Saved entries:
BEGIN

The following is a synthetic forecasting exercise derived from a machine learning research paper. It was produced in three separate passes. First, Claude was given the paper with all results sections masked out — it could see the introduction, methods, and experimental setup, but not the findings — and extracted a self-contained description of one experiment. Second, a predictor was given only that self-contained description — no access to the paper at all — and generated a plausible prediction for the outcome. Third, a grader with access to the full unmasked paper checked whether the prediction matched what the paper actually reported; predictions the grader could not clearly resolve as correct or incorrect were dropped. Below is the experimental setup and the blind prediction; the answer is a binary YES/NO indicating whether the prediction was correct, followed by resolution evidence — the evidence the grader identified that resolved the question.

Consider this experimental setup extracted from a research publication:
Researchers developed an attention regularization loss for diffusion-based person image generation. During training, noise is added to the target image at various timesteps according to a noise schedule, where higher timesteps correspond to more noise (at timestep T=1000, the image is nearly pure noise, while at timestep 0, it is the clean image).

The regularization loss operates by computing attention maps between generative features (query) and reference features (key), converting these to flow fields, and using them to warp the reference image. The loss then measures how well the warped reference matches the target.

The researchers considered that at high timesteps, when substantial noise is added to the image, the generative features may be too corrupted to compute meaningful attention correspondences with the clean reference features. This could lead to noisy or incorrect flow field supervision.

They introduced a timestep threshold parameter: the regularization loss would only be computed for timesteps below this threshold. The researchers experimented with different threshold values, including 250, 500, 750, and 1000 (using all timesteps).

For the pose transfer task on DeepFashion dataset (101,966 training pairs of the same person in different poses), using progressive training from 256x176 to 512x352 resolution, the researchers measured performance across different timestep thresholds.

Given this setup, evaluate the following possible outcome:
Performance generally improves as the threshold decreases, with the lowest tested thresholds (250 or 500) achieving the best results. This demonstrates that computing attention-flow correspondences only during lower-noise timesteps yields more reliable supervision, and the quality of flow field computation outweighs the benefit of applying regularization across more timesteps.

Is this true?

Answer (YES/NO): NO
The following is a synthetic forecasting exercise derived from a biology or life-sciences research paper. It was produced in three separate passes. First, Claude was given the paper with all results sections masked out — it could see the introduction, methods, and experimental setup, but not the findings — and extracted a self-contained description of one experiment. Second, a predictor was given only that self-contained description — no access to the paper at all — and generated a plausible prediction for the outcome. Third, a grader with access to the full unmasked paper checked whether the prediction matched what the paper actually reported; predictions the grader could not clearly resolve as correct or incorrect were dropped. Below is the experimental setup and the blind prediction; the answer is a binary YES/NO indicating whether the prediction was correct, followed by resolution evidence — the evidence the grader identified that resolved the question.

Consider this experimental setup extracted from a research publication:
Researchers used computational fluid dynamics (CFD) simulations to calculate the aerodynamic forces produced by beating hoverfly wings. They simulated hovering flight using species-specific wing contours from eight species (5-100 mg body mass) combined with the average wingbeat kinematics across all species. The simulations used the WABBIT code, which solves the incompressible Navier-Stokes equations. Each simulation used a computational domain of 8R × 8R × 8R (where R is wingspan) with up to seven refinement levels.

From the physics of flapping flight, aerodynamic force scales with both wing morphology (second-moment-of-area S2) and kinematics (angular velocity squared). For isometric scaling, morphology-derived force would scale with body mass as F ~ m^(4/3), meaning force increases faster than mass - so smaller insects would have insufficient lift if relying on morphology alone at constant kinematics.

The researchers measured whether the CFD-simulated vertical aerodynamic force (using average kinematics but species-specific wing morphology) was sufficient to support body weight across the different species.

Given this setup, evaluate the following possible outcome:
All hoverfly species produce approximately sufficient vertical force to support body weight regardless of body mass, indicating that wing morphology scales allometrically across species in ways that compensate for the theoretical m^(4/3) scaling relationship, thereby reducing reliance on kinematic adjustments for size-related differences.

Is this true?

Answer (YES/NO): YES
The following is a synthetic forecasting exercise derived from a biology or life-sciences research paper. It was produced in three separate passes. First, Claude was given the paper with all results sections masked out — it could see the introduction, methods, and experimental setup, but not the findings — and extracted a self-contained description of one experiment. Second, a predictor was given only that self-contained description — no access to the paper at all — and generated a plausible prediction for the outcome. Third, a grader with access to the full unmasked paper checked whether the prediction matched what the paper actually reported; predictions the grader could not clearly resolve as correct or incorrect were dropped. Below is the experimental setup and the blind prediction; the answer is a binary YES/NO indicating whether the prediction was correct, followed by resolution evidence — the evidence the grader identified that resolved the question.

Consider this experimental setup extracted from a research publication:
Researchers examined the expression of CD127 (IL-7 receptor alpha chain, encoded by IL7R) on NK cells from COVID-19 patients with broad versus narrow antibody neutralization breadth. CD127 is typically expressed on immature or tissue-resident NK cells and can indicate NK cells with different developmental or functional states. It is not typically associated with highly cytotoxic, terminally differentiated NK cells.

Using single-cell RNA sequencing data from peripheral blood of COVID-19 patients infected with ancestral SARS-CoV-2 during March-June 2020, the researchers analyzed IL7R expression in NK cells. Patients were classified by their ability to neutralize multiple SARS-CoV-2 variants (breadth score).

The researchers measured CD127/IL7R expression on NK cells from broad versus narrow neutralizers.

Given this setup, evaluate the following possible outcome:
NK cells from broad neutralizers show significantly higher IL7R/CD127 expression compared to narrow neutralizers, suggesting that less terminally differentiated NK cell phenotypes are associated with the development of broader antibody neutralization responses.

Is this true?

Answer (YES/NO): YES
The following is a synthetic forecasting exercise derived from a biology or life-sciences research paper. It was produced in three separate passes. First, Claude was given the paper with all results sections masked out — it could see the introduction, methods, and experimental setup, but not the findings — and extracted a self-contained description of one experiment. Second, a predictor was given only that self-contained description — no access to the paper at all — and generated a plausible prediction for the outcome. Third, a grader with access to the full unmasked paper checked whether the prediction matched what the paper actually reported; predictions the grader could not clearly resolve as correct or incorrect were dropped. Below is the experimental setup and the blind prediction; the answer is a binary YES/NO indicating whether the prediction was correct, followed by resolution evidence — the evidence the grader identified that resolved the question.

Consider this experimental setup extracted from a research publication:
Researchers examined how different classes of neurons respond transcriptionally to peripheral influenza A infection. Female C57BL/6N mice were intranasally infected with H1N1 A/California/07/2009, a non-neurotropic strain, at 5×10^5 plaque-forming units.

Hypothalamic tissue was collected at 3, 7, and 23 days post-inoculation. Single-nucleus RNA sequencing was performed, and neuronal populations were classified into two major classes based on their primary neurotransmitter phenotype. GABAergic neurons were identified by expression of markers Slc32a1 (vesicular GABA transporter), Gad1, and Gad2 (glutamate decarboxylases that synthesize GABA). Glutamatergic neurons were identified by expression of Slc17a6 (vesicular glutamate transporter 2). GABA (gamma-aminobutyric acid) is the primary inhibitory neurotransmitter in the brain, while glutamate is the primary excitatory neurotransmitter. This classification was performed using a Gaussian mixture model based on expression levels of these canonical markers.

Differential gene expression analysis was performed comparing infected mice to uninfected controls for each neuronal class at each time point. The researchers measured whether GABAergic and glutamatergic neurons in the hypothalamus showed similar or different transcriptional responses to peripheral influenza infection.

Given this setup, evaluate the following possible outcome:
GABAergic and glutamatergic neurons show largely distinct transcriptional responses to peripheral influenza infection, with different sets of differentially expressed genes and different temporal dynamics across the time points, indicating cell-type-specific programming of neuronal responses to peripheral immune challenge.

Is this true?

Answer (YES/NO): NO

END

◆ **ASSIGNMENT**
Every entry needs to be copied again exactly.

◆ **OUTPUT**
The following is a synthetic forecasting exercise derived from a machine learning research paper. It was produced in three separate passes. First, Claude was given the paper with all results sections masked out — it could see the introduction, methods, and experimental setup, but not the findings — and extracted a self-contained description of one experiment. Second, a predictor was given only that self-contained description — no access to the paper at all — and generated a plausible prediction for the outcome. Third, a grader with access to the full unmasked paper checked whether the prediction matched what the paper actually reported; predictions the grader could not clearly resolve as correct or incorrect were dropped. Below is the experimental setup and the blind prediction; the answer is a binary YES/NO indicating whether the prediction was correct, followed by resolution evidence — the evidence the grader identified that resolved the question.

Consider this experimental setup extracted from a research publication:
Researchers developed an attention regularization loss for diffusion-based person image generation. During training, noise is added to the target image at various timesteps according to a noise schedule, where higher timesteps correspond to more noise (at timestep T=1000, the image is nearly pure noise, while at timestep 0, it is the clean image).

The regularization loss operates by computing attention maps between generative features (query) and reference features (key), converting these to flow fields, and using them to warp the reference image. The loss then measures how well the warped reference matches the target.

The researchers considered that at high timesteps, when substantial noise is added to the image, the generative features may be too corrupted to compute meaningful attention correspondences with the clean reference features. This could lead to noisy or incorrect flow field supervision.

They introduced a timestep threshold parameter: the regularization loss would only be computed for timesteps below this threshold. The researchers experimented with different threshold values, including 250, 500, 750, and 1000 (using all timesteps).

For the pose transfer task on DeepFashion dataset (101,966 training pairs of the same person in different poses), using progressive training from 256x176 to 512x352 resolution, the researchers measured performance across different timestep thresholds.

Given this setup, evaluate the following possible outcome:
Performance generally improves as the threshold decreases, with the lowest tested thresholds (250 or 500) achieving the best results. This demonstrates that computing attention-flow correspondences only during lower-noise timesteps yields more reliable supervision, and the quality of flow field computation outweighs the benefit of applying regularization across more timesteps.

Is this true?

Answer (YES/NO): NO
The following is a synthetic forecasting exercise derived from a biology or life-sciences research paper. It was produced in three separate passes. First, Claude was given the paper with all results sections masked out — it could see the introduction, methods, and experimental setup, but not the findings — and extracted a self-contained description of one experiment. Second, a predictor was given only that self-contained description — no access to the paper at all — and generated a plausible prediction for the outcome. Third, a grader with access to the full unmasked paper checked whether the prediction matched what the paper actually reported; predictions the grader could not clearly resolve as correct or incorrect were dropped. Below is the experimental setup and the blind prediction; the answer is a binary YES/NO indicating whether the prediction was correct, followed by resolution evidence — the evidence the grader identified that resolved the question.

Consider this experimental setup extracted from a research publication:
Researchers used computational fluid dynamics (CFD) simulations to calculate the aerodynamic forces produced by beating hoverfly wings. They simulated hovering flight using species-specific wing contours from eight species (5-100 mg body mass) combined with the average wingbeat kinematics across all species. The simulations used the WABBIT code, which solves the incompressible Navier-Stokes equations. Each simulation used a computational domain of 8R × 8R × 8R (where R is wingspan) with up to seven refinement levels.

From the physics of flapping flight, aerodynamic force scales with both wing morphology (second-moment-of-area S2) and kinematics (angular velocity squared). For isometric scaling, morphology-derived force would scale with body mass as F ~ m^(4/3), meaning force increases faster than mass - so smaller insects would have insufficient lift if relying on morphology alone at constant kinematics.

The researchers measured whether the CFD-simulated vertical aerodynamic force (using average kinematics but species-specific wing morphology) was sufficient to support body weight across the different species.

Given this setup, evaluate the following possible outcome:
All hoverfly species produce approximately sufficient vertical force to support body weight regardless of body mass, indicating that wing morphology scales allometrically across species in ways that compensate for the theoretical m^(4/3) scaling relationship, thereby reducing reliance on kinematic adjustments for size-related differences.

Is this true?

Answer (YES/NO): YES
The following is a synthetic forecasting exercise derived from a biology or life-sciences research paper. It was produced in three separate passes. First, Claude was given the paper with all results sections masked out — it could see the introduction, methods, and experimental setup, but not the findings — and extracted a self-contained description of one experiment. Second, a predictor was given only that self-contained description — no access to the paper at all — and generated a plausible prediction for the outcome. Third, a grader with access to the full unmasked paper checked whether the prediction matched what the paper actually reported; predictions the grader could not clearly resolve as correct or incorrect were dropped. Below is the experimental setup and the blind prediction; the answer is a binary YES/NO indicating whether the prediction was correct, followed by resolution evidence — the evidence the grader identified that resolved the question.

Consider this experimental setup extracted from a research publication:
Researchers examined the expression of CD127 (IL-7 receptor alpha chain, encoded by IL7R) on NK cells from COVID-19 patients with broad versus narrow antibody neutralization breadth. CD127 is typically expressed on immature or tissue-resident NK cells and can indicate NK cells with different developmental or functional states. It is not typically associated with highly cytotoxic, terminally differentiated NK cells.

Using single-cell RNA sequencing data from peripheral blood of COVID-19 patients infected with ancestral SARS-CoV-2 during March-June 2020, the researchers analyzed IL7R expression in NK cells. Patients were classified by their ability to neutralize multiple SARS-CoV-2 variants (breadth score).

The researchers measured CD127/IL7R expression on NK cells from broad versus narrow neutralizers.

Given this setup, evaluate the following possible outcome:
NK cells from broad neutralizers show significantly higher IL7R/CD127 expression compared to narrow neutralizers, suggesting that less terminally differentiated NK cell phenotypes are associated with the development of broader antibody neutralization responses.

Is this true?

Answer (YES/NO): YES
The following is a synthetic forecasting exercise derived from a biology or life-sciences research paper. It was produced in three separate passes. First, Claude was given the paper with all results sections masked out — it could see the introduction, methods, and experimental setup, but not the findings — and extracted a self-contained description of one experiment. Second, a predictor was given only that self-contained description — no access to the paper at all — and generated a plausible prediction for the outcome. Third, a grader with access to the full unmasked paper checked whether the prediction matched what the paper actually reported; predictions the grader could not clearly resolve as correct or incorrect were dropped. Below is the experimental setup and the blind prediction; the answer is a binary YES/NO indicating whether the prediction was correct, followed by resolution evidence — the evidence the grader identified that resolved the question.

Consider this experimental setup extracted from a research publication:
Researchers examined how different classes of neurons respond transcriptionally to peripheral influenza A infection. Female C57BL/6N mice were intranasally infected with H1N1 A/California/07/2009, a non-neurotropic strain, at 5×10^5 plaque-forming units.

Hypothalamic tissue was collected at 3, 7, and 23 days post-inoculation. Single-nucleus RNA sequencing was performed, and neuronal populations were classified into two major classes based on their primary neurotransmitter phenotype. GABAergic neurons were identified by expression of markers Slc32a1 (vesicular GABA transporter), Gad1, and Gad2 (glutamate decarboxylases that synthesize GABA). Glutamatergic neurons were identified by expression of Slc17a6 (vesicular glutamate transporter 2). GABA (gamma-aminobutyric acid) is the primary inhibitory neurotransmitter in the brain, while glutamate is the primary excitatory neurotransmitter. This classification was performed using a Gaussian mixture model based on expression levels of these canonical markers.

Differential gene expression analysis was performed comparing infected mice to uninfected controls for each neuronal class at each time point. The researchers measured whether GABAergic and glutamatergic neurons in the hypothalamus showed similar or different transcriptional responses to peripheral influenza infection.

Given this setup, evaluate the following possible outcome:
GABAergic and glutamatergic neurons show largely distinct transcriptional responses to peripheral influenza infection, with different sets of differentially expressed genes and different temporal dynamics across the time points, indicating cell-type-specific programming of neuronal responses to peripheral immune challenge.

Is this true?

Answer (YES/NO): NO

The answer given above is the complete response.